Professor Niels Hermes often uses cases from African countries to confirm theoretical models and relationships. He shows how these theories are confirmed or sometimes work differently in Africa compared to western countries.
Assistant Professor Wim Westerman acts as an intermediary for internships in Tanzania and South Africa via UNSA. This is a role in which he is actively involved in addition to researching Africa.
Dr. Nnamdi Oguji research explores IB theories to explain international business activities of foreign firms in Africa, more specifically, their international entry strategies, their market selection and opportunity development in Africa. Furthermore, his research also explores how foreign firms leverage industry 4.0 for sustainable business development. The results show the unique context of Africa and enriches IB theories through contextualization.
Assistant Professor Mark Treurniet is a development economist, and studies the impact of development interventions. He uses administrative and survey data, and applies statistical methods to learn what helps people and what does not. For this, he works with various development organizations, and collaborates with scholars from other disciplines.
Frederick Amon-Armah is an Agricultural Economist at the Cocoa Research Institute of Ghana and PhD candidate at the Faculty of Economics and Business. He has about 8 years of experience as socio-economic researcher studying the factors that influence the adoption of best farm practices by smallholder farmers and the supply and value chains of cash crops in Ghana. His recent research interest has been in development economics, studying aspirations of smallholders and impact evaluation of interventions targeted to enhance their adoption practices and economic welfare. For his PhD research, he collaborates with his main supervisor, Professor Robert Lensink, and co-supervisors, Dr. Annika Mueller and Dr. Kristina Czura, to identify the causes and consequences of savings of smallholder farmers, specifically cocoa farmers, in Ghana through experimental and quasi-experimental methods.

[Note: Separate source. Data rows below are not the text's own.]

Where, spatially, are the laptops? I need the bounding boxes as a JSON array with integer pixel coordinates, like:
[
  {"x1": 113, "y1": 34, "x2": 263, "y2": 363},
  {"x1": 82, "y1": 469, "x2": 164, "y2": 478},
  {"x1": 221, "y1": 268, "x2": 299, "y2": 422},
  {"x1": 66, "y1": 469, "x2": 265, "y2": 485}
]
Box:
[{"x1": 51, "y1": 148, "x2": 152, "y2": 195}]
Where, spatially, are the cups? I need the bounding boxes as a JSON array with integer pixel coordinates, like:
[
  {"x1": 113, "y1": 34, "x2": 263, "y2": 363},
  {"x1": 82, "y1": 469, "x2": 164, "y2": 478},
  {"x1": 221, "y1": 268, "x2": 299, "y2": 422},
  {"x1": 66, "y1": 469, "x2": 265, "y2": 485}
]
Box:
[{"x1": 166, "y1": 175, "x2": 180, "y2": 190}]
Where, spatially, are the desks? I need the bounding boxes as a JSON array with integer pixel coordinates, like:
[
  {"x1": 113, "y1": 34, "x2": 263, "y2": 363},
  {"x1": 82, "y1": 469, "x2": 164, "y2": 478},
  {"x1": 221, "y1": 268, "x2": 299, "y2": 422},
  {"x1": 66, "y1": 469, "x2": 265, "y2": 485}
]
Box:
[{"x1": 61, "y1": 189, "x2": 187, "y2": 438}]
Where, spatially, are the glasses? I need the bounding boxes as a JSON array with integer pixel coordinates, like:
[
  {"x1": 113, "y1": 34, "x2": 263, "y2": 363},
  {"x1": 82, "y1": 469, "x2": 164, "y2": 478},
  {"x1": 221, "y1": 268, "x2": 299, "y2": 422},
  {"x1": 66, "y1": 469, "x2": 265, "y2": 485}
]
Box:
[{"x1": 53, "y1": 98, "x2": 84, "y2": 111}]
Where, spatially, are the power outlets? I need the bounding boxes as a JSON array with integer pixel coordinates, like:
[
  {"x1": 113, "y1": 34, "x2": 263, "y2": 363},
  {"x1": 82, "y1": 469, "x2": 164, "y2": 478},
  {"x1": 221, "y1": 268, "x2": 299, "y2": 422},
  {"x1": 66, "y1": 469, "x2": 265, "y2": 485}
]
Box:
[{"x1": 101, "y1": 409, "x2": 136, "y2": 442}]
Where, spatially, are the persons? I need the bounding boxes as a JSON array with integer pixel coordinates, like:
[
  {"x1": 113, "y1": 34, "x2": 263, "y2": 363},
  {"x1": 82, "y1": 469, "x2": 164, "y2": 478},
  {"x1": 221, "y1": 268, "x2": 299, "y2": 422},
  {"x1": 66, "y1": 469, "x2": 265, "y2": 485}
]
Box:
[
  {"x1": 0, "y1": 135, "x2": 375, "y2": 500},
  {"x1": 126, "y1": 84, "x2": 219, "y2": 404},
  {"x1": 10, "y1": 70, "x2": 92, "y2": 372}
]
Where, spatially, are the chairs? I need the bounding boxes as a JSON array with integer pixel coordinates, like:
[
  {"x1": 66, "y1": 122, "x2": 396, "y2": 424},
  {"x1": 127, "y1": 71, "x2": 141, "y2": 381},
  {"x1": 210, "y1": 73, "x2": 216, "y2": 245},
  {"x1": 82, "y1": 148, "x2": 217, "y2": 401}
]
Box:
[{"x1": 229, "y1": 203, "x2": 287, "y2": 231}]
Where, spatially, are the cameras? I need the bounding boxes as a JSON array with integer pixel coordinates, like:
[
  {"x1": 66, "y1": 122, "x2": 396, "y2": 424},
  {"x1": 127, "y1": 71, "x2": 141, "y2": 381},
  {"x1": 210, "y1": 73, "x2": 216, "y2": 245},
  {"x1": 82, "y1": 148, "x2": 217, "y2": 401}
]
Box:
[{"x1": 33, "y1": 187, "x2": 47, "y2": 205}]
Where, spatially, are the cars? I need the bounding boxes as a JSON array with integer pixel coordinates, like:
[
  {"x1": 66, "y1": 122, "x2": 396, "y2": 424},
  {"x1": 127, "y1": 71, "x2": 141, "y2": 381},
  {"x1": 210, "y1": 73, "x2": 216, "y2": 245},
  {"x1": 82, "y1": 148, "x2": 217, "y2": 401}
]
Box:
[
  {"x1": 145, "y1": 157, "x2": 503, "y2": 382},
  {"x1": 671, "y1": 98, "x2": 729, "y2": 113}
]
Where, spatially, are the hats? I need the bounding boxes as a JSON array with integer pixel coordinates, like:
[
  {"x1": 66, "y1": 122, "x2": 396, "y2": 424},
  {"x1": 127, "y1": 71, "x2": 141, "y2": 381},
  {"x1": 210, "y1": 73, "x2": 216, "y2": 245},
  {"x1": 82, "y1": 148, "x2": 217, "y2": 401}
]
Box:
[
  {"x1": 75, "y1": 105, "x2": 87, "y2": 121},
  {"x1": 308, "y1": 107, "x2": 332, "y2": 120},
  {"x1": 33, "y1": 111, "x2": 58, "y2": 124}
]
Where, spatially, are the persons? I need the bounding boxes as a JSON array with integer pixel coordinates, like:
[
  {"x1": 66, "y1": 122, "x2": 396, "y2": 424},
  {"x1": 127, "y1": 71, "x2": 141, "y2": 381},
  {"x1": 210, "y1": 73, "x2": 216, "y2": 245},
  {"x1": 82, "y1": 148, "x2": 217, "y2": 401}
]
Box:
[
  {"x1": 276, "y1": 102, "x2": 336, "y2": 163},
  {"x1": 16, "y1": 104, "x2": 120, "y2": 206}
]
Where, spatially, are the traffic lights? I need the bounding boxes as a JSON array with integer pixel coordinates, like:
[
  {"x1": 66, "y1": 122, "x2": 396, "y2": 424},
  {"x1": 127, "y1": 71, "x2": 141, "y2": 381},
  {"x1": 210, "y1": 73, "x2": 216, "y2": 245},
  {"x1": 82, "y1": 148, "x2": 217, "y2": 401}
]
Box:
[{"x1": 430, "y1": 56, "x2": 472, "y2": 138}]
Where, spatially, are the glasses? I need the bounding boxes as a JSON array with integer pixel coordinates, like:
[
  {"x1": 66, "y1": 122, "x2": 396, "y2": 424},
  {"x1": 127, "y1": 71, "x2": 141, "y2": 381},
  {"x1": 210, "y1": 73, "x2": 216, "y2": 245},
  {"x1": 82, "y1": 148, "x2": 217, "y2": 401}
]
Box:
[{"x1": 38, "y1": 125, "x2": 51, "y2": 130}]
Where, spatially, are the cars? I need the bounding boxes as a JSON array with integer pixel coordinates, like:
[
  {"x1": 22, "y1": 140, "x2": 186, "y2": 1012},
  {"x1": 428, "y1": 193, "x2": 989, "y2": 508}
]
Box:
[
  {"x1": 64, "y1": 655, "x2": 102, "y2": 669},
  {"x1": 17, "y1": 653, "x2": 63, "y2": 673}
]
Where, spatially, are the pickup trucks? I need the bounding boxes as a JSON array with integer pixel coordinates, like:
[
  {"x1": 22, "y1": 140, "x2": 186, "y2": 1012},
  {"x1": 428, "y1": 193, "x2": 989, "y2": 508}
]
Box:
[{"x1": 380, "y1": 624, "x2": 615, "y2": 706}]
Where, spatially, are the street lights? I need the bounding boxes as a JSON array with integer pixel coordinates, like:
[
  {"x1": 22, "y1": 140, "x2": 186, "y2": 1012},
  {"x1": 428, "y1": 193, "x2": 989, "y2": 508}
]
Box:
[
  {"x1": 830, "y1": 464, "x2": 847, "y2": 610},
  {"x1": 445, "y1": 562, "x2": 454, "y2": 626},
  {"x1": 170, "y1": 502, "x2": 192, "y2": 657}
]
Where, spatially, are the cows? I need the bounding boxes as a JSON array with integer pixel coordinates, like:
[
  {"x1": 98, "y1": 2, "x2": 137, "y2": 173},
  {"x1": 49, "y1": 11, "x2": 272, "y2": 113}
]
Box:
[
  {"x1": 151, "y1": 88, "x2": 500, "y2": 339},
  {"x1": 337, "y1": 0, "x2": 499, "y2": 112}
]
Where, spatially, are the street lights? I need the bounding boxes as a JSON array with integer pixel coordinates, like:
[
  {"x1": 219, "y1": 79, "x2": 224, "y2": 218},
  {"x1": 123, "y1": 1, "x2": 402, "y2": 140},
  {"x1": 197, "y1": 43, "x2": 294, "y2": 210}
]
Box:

Abdeta Gutu Wakoya is a lecturer at Haramaya University, Faculty of Business & Economics (Ethiopia). Currently, he is pursuing his PhD at University of Groningen, Faculty of Economics & Business. He has been working in higher academic institutions for the last 10 years. His research focuses on development interventions in developing countries. Currently, he is conducting his PhD research under the project "Improving Food & Nutrition Security by Enhancing Women's Empowerment: the case of Ethiopia.
Contact information Abdeta Gutu Wakoya
Assistant Professor Andrea Kuiken her research interest revolves around the internationalization process of small and medium sized firms. Within this field of research, she studies the dynamics of the internationalization process, including international entry and de-internationalization, and how contextual factors influence this. Besides interest in the influence of family ownership and digitalization, a recent project focuses on the interplay between internationalization of SMEs in Tanzania and Rwanda and local development.
Calumn Hamilton is a PhD candidate at the Faculty of Economics and Business and affiliate of the Groningen Growth and Development Centre. His research focuses on the macroeconomic impacts of development aid, structural transformation, industrialization, and financial inclusion - all with a focus on Africa. Calumn has visited almost half of the countries on the African continent and taught on a summer school at the University of Stellenbosch in South Africa. A recent book, written with Charles Adjasi and Robert Lensink - also featured on this page(!) - explored the topic of financial inclusion in sub-Saharan Africa and elsewhere. Calumn is also involved in the construction and maintenance of various publicly available large-scale macroeconomic databases. His extracurricular interests include learning to make nsima from his Malawian mother-in-law.